Под летним навесом накрыт большой стол, городские закуски соседствуют с деревенским угощением. Дед покашливает, поднимая стопку, - сигнал к началу большого семейного ужина. Вот они, все здесь, и нет поблизости другой родни. Моя бабушка Мария - финка, так и не научившаяся писать и читать на русском: всё некогда было за хозяйством. Золотая голова, золотое сердце[?] Глянет из-под козырька ладони - все твои секреты наружу, видит тебя насквозь. Да что там люди, - расстояния и эпохи - всё ей из-под этого козырька видно. Дед молчаливый, суровый и непреклонный. Всё время что-то делает и не говорит. В наших долгих походах две-три фразы - как вязать снасти, как ставить лодку, когда проверяешь сети. Он молчит и будто наставляет: вглядывайся в то, что тебя окружает, вслушивайся. Большего тебе никто и никогда не расскажет. Дядя Коля, муж маминой сестры, мастеровитый и всегда хмурый, замкнутый, человек, оставшийся для меня загадкой. Может быть, он оттаивал в своём литейном цехе возле горячего металла и хотя бы ненадолго забывал, что случайно остался в живых среди немногих уцелевших из разбомблённого госпиталя. Весёлая тётка Люся[?] Иногда казалось, что вся весёлость, отпущенная им с дядей Колей на двоих, досталась ей одной[?]

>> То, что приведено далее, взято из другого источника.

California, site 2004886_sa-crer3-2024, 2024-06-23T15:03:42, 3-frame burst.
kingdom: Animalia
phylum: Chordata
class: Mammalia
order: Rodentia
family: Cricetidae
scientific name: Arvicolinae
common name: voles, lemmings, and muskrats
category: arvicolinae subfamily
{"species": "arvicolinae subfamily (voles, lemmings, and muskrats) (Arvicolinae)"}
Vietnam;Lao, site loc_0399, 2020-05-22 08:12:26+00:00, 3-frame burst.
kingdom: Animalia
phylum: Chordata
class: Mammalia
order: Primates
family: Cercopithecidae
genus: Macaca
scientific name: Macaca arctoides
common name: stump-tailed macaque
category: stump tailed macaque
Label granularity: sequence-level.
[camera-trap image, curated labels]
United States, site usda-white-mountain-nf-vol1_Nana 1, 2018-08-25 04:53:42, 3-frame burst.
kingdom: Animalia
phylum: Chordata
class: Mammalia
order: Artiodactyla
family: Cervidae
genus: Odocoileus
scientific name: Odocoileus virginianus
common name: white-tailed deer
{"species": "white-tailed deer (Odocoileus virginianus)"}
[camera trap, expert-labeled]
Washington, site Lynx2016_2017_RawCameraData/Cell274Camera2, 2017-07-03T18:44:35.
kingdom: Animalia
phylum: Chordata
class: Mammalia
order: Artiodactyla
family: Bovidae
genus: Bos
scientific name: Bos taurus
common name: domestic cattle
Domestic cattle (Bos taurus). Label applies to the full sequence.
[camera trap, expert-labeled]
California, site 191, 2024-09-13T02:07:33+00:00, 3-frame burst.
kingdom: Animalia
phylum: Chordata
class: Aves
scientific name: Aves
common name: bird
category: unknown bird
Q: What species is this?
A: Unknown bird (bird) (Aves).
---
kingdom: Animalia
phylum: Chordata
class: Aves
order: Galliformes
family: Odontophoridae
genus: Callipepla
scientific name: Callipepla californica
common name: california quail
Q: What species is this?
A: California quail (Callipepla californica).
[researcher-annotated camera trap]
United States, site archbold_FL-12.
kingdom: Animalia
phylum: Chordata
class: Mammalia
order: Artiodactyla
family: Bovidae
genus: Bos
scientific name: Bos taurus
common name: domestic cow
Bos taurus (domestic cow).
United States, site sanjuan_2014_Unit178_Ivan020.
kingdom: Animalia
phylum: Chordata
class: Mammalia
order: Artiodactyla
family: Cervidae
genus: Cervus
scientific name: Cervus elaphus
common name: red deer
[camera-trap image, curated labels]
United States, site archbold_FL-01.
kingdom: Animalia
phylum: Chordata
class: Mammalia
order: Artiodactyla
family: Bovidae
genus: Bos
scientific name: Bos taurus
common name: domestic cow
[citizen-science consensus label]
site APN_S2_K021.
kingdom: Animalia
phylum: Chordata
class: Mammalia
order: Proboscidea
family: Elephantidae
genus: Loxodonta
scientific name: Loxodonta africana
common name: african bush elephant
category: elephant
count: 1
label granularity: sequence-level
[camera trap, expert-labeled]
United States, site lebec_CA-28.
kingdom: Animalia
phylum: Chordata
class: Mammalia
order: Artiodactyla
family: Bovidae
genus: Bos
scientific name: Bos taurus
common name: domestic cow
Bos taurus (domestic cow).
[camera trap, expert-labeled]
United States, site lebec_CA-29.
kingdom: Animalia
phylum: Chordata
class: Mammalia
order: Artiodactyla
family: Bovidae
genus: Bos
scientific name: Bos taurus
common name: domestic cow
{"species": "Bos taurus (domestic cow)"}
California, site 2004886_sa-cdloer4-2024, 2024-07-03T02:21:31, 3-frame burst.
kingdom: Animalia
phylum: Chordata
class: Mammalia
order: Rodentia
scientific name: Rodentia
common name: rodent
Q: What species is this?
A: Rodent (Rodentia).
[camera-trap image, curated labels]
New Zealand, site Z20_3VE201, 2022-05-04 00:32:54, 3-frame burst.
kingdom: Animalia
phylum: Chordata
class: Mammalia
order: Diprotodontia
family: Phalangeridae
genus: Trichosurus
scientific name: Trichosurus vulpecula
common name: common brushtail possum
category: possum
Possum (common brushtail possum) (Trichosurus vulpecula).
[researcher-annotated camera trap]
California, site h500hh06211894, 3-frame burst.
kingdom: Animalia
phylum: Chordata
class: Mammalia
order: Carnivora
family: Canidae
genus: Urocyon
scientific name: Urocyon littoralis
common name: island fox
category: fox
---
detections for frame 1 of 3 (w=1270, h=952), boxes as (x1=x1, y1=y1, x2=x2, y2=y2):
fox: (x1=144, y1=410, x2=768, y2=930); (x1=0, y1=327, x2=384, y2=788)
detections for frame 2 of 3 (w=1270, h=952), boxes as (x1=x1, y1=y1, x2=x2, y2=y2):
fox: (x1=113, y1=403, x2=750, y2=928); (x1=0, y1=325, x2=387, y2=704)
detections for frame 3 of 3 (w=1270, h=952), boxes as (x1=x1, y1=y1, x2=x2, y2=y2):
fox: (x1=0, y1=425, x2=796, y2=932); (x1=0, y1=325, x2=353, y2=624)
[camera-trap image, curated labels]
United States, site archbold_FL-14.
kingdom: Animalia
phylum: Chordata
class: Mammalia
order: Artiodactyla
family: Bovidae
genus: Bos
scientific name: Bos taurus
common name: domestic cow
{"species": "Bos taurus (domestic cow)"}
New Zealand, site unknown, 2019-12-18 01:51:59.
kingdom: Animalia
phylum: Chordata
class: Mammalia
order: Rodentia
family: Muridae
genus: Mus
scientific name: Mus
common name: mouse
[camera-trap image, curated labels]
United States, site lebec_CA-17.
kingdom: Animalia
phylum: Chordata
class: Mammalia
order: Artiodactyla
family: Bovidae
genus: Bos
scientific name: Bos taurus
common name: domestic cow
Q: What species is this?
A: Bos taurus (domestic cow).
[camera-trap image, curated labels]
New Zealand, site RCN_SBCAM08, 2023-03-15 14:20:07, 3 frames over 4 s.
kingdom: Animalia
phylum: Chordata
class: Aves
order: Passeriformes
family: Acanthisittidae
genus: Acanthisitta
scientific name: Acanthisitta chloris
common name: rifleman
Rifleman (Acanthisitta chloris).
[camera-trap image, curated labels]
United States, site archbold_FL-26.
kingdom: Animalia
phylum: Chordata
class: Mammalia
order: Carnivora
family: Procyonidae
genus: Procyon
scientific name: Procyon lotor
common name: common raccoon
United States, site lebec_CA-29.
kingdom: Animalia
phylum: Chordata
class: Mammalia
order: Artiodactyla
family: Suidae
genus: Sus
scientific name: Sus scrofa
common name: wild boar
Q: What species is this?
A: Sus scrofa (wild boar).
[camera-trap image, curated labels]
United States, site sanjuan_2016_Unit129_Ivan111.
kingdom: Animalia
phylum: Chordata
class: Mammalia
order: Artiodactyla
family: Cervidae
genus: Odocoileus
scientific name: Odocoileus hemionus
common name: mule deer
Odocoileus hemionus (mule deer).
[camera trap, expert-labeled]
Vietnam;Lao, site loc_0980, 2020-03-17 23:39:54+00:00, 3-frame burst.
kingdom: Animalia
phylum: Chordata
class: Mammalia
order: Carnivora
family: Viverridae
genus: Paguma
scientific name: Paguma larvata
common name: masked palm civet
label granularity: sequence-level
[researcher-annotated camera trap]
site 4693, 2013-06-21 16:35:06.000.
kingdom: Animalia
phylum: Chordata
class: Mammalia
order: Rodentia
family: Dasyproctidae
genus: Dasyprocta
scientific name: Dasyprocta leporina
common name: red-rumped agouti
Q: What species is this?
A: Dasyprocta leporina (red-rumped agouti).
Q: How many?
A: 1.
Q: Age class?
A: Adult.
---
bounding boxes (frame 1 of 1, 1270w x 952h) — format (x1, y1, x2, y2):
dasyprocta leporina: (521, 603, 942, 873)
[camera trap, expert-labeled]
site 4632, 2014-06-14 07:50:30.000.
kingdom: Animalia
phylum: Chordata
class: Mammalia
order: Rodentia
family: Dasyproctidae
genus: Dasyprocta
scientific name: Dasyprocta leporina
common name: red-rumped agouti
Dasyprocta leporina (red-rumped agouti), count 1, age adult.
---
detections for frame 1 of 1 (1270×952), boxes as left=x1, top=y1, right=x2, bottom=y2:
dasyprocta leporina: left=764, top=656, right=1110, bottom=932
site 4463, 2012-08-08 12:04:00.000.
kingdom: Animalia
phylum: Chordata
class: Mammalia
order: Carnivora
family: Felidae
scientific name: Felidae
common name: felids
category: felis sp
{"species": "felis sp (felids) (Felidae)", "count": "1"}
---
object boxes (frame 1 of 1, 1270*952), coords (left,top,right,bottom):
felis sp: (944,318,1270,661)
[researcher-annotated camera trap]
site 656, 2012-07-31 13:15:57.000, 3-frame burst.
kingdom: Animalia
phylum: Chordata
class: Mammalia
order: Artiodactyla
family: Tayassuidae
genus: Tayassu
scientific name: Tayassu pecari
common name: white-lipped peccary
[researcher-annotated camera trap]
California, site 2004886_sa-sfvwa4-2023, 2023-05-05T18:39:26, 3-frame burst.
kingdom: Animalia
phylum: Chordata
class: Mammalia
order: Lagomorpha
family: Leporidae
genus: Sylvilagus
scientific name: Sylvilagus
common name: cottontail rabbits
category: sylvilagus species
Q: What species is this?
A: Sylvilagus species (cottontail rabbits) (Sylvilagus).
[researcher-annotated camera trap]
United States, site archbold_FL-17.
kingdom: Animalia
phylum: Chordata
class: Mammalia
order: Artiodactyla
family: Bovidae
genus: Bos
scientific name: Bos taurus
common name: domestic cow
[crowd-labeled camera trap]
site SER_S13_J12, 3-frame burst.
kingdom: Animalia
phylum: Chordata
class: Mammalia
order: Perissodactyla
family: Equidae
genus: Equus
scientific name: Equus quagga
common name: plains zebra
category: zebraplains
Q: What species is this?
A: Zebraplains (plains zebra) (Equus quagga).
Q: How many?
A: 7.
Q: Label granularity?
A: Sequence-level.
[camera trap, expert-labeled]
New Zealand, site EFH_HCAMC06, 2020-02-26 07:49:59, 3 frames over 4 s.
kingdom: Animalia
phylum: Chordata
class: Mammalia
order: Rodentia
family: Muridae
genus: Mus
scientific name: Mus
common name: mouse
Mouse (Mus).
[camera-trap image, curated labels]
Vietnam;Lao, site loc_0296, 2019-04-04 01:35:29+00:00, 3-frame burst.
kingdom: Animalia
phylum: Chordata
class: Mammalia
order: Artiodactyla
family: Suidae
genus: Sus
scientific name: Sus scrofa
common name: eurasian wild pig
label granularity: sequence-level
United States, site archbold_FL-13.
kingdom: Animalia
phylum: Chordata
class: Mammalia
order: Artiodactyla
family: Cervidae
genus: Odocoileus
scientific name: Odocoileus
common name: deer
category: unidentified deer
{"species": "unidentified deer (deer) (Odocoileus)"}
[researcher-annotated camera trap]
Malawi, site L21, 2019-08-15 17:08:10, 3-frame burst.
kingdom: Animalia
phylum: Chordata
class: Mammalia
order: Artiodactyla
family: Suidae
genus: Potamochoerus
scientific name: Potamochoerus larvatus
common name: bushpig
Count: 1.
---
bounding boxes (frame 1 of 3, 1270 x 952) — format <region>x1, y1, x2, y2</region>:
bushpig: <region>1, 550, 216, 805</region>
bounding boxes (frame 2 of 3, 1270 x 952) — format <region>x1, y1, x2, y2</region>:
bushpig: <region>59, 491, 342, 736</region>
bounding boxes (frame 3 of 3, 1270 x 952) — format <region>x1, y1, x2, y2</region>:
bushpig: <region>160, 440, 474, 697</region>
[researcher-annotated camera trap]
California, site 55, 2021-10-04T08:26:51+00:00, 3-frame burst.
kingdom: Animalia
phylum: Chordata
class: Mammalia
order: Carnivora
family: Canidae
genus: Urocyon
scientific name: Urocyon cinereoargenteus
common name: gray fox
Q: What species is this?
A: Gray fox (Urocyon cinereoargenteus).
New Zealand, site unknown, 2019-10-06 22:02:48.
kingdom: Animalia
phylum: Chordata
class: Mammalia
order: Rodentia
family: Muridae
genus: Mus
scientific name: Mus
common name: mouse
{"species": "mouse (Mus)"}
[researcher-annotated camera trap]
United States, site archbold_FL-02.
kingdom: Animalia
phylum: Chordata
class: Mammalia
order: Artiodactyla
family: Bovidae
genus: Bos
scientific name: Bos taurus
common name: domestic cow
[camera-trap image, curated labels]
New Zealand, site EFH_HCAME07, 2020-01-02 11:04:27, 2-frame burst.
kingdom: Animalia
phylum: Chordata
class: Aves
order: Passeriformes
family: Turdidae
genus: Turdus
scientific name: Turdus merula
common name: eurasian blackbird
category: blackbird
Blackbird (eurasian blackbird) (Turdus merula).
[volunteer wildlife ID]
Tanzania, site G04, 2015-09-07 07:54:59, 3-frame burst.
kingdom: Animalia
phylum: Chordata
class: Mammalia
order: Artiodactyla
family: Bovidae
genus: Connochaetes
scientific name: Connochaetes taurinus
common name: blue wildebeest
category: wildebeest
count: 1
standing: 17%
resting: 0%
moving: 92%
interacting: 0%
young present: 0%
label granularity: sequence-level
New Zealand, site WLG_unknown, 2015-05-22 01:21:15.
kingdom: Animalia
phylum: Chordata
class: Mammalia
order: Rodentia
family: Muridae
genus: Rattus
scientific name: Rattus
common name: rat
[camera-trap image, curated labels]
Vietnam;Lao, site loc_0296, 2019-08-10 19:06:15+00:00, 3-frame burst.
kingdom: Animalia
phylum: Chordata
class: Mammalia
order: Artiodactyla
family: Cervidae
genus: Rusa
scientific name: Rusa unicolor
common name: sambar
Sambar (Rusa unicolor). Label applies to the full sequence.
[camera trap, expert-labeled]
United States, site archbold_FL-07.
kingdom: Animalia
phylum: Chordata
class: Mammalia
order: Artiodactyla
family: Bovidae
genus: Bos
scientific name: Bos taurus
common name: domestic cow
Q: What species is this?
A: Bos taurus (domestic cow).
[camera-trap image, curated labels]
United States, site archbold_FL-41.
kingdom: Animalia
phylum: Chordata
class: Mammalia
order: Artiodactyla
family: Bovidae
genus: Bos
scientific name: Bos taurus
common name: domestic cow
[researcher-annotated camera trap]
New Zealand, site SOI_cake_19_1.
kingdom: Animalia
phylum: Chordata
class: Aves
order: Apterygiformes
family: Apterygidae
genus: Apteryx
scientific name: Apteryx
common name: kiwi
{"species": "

Отец играет на баяне, дед, мама и тётка поют песни, которые тогда пели в любом застолье. Только дед добавлял "Тройку почтовую" и "Монах стучит во двери рая[?]".
Я никогда не знал отцовых родителей, мои дети, обретя настоящую память, тоже не увидят дедов. Это несправедливо: судьба наказывает детей, которые ещё ни в чём не виноваты. Что-то я им расскажу. Из того, что мне рассказали.
Отец, толком не окончивший школу, был удивительно талантливым человеком - играл на всех музыкальных инструментах, которые попадали к нему в руки, прекрасно рисовал. После войны он написал портрет Сталина, и этот портрет висел напротив двери в комнату.